Religious discussions + alcohol = Unmitigated disaster.
There is nothing I hate more than religious discussions between the hours of 12:00 and 4:55 a.m. when people are way too blasted to even put forth one intelligent sentence about this subject. It becomes an incoherent, hot mess which leads to anger, accusations, and arguments that are always impossible to decipher. No one ever knows who initiated the conversation and people almost always recite some random, obscure piece of religious literature they have read- that no one else in the group is even remotely familiar with- to prove their point.
Seriously, what is it about being wasted that makes spewing out a dissertation on the legitimacy of the bible sound highly cerebral to the spewer?
In any case, I have found a sound method to combat this disastrous conversation path. Or at the very least a profound and passionate answer that I can really get behind.

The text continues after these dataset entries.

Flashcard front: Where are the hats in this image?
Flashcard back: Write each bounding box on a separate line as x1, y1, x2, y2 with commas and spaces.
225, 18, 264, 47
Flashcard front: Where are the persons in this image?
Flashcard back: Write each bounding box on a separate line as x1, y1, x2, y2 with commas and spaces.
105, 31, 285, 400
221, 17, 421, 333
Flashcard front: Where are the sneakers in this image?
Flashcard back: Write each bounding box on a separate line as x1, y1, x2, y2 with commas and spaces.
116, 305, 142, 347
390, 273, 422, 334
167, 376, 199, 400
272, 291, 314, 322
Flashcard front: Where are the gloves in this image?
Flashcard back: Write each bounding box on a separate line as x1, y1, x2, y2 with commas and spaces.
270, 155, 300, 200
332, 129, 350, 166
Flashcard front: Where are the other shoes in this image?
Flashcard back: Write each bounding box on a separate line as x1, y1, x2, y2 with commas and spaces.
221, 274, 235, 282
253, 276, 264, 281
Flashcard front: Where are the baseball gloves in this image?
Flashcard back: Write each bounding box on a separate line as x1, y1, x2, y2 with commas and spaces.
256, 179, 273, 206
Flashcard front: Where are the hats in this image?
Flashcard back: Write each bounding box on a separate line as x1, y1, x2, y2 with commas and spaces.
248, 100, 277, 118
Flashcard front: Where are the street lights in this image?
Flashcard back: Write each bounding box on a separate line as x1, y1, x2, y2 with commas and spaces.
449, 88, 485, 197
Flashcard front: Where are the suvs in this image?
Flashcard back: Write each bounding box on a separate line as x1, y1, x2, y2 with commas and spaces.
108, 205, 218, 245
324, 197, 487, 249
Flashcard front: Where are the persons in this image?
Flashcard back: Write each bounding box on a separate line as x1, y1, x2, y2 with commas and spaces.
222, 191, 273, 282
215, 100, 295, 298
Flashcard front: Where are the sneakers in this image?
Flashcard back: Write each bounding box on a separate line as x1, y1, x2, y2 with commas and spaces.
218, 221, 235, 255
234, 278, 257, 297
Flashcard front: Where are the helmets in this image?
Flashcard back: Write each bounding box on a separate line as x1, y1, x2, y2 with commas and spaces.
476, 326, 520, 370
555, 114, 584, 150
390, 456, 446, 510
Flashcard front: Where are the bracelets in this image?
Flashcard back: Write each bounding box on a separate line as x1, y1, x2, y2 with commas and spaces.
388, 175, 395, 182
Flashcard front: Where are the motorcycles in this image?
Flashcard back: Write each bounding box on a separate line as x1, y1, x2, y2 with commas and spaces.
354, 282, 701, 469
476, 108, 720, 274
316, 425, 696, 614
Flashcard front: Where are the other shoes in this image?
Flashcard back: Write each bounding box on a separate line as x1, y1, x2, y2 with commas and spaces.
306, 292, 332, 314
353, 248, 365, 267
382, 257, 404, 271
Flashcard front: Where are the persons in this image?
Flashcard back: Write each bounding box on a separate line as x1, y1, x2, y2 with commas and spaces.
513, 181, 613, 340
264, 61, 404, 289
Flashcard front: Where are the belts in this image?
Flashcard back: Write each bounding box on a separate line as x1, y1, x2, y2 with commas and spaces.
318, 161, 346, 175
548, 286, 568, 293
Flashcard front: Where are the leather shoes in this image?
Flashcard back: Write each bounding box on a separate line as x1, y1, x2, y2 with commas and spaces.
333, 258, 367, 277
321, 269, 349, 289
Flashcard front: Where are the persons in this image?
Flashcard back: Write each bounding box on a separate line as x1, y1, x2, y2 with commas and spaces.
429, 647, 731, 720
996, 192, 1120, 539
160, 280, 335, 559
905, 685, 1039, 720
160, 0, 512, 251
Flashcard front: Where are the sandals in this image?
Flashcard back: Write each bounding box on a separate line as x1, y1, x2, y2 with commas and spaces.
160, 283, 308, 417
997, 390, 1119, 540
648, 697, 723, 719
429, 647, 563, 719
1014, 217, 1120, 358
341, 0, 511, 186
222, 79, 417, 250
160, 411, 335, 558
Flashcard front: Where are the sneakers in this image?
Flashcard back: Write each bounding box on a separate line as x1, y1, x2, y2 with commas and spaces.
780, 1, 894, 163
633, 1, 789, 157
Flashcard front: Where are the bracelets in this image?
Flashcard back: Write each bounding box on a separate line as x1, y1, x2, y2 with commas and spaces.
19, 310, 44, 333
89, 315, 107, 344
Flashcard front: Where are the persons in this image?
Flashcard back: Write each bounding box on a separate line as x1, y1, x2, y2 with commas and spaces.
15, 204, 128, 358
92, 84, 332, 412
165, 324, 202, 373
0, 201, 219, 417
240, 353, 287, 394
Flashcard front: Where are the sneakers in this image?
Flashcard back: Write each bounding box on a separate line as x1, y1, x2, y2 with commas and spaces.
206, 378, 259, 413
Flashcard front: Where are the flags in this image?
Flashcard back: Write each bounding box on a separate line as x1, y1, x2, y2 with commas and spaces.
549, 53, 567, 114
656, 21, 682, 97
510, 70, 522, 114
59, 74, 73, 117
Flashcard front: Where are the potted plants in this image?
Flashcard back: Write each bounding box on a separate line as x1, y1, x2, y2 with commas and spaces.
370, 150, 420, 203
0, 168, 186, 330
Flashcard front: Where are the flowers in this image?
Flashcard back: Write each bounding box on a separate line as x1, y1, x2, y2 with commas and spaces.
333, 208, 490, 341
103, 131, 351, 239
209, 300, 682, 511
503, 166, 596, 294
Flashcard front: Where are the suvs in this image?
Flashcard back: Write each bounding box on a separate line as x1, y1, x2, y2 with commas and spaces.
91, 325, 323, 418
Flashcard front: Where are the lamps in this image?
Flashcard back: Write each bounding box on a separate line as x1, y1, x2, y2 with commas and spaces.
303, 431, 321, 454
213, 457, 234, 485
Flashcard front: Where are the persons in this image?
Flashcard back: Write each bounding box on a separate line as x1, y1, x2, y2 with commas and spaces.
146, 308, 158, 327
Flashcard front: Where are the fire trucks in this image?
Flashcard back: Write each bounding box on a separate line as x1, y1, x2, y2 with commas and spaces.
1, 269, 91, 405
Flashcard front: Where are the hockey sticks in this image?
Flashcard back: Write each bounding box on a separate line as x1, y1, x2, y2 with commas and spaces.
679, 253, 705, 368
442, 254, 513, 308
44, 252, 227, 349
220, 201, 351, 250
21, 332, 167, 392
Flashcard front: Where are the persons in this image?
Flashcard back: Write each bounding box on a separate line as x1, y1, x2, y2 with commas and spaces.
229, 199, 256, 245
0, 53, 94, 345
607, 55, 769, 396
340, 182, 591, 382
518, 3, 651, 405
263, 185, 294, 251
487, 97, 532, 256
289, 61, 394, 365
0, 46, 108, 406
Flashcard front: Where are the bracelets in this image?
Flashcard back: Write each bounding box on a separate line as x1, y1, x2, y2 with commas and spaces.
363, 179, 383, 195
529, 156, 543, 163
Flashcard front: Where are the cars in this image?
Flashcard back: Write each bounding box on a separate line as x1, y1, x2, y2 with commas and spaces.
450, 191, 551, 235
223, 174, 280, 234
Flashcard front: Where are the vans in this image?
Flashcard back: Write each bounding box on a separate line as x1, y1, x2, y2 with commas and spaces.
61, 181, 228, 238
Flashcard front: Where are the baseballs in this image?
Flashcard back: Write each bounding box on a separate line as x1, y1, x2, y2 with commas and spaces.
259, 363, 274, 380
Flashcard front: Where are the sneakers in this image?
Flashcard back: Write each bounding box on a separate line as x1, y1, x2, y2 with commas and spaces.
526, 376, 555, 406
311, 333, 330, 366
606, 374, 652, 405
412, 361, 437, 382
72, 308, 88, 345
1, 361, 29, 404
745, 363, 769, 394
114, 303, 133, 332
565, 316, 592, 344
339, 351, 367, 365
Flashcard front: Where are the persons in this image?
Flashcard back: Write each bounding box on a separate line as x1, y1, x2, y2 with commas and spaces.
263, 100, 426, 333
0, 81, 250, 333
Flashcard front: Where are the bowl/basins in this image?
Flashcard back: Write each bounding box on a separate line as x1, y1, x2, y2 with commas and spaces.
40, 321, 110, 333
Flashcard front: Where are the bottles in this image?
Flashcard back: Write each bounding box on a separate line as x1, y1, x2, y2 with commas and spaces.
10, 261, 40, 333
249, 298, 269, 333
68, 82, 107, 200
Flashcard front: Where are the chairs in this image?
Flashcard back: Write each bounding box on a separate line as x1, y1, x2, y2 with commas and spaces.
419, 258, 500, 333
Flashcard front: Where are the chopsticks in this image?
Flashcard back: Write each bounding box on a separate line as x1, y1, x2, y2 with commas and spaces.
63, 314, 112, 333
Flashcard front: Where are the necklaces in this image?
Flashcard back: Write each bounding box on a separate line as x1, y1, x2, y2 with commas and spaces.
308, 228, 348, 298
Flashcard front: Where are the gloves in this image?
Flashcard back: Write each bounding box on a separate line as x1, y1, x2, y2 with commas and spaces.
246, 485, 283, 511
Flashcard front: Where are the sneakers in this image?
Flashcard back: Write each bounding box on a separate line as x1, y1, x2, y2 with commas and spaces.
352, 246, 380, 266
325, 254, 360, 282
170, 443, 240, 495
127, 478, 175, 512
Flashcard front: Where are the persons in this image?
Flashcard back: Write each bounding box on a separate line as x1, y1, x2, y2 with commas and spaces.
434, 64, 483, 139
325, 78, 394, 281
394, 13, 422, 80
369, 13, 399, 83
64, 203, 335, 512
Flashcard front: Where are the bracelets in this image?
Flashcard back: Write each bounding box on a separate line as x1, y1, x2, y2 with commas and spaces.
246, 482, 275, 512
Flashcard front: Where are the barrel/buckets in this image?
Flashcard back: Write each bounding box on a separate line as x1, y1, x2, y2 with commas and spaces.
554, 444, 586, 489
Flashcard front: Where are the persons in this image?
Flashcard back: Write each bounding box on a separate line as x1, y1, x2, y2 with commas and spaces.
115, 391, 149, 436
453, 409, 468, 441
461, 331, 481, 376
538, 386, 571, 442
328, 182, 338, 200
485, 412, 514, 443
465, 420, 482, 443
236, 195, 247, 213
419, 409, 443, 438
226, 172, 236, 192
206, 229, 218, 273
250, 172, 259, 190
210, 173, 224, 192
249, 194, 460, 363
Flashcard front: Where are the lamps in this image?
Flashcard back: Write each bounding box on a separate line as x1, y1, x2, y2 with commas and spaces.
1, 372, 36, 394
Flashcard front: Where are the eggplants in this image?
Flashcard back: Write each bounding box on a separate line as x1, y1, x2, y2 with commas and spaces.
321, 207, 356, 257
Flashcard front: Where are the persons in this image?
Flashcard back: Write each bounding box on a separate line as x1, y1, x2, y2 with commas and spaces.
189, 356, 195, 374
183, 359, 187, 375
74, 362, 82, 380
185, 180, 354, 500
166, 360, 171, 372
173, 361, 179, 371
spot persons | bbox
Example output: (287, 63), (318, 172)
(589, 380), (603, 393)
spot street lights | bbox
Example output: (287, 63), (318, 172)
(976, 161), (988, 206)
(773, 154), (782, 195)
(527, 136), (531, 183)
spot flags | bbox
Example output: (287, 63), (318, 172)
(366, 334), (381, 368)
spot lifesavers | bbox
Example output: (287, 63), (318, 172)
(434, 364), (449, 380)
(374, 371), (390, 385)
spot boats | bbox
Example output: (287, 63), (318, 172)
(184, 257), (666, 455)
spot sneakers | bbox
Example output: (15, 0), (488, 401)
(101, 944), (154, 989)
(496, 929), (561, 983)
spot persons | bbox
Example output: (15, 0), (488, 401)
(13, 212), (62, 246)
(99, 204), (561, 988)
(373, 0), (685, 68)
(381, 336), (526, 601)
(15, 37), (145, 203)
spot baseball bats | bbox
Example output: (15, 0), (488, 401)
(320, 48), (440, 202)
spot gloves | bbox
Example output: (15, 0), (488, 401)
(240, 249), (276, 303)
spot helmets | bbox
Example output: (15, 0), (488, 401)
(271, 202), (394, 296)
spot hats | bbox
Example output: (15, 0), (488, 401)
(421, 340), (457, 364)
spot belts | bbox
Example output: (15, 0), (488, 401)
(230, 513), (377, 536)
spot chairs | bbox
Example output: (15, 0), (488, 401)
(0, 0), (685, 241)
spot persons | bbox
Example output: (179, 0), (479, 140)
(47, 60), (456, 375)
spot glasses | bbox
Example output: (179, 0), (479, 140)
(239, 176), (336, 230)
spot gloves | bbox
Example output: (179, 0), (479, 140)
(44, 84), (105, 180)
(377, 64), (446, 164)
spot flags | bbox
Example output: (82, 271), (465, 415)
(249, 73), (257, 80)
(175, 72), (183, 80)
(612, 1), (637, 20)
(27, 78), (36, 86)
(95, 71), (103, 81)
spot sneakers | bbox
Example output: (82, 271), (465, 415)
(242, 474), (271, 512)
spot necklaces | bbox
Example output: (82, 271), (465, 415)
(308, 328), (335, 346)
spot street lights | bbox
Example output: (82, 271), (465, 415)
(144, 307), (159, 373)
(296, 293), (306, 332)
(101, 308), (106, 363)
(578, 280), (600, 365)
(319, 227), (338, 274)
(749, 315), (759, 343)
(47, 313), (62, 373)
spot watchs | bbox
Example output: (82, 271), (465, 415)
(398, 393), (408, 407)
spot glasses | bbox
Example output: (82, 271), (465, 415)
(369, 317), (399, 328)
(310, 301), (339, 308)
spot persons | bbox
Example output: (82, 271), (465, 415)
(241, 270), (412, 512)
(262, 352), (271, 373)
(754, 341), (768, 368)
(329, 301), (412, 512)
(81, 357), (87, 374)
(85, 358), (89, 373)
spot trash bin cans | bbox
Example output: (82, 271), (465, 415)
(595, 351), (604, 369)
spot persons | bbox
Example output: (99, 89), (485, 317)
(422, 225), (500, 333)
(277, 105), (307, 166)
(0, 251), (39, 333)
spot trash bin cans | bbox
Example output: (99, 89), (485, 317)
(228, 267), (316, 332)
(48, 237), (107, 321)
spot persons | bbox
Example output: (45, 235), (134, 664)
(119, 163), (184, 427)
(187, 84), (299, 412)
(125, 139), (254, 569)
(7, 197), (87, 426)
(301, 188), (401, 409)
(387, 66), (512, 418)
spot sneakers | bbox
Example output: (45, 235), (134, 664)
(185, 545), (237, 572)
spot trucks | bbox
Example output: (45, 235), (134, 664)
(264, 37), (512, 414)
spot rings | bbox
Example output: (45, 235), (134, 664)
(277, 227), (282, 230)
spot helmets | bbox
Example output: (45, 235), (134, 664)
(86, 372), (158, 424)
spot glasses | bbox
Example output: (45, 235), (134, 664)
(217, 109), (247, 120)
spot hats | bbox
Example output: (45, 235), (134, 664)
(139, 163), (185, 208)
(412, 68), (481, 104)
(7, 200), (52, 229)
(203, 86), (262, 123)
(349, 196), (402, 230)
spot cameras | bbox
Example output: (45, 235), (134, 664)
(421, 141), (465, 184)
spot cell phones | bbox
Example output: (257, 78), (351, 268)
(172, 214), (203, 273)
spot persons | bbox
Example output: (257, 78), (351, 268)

As my dear friend Kane finished up his rant on the holy ghost and how inane, confusing, and hypocritical catholics are in conjunction to the HG, he turned to me and asked me my opinion. I paused, plastering what I hoped was a serious and thoughtful expression on my face, and then leaned forward. And said:
"I believe that the Holy Ghost is that thing that comes out of the Ark of the Covenant to melt the faces off of the Nazis in the first Indiana Jones movie."
So in a nutshell those are my spiritual views.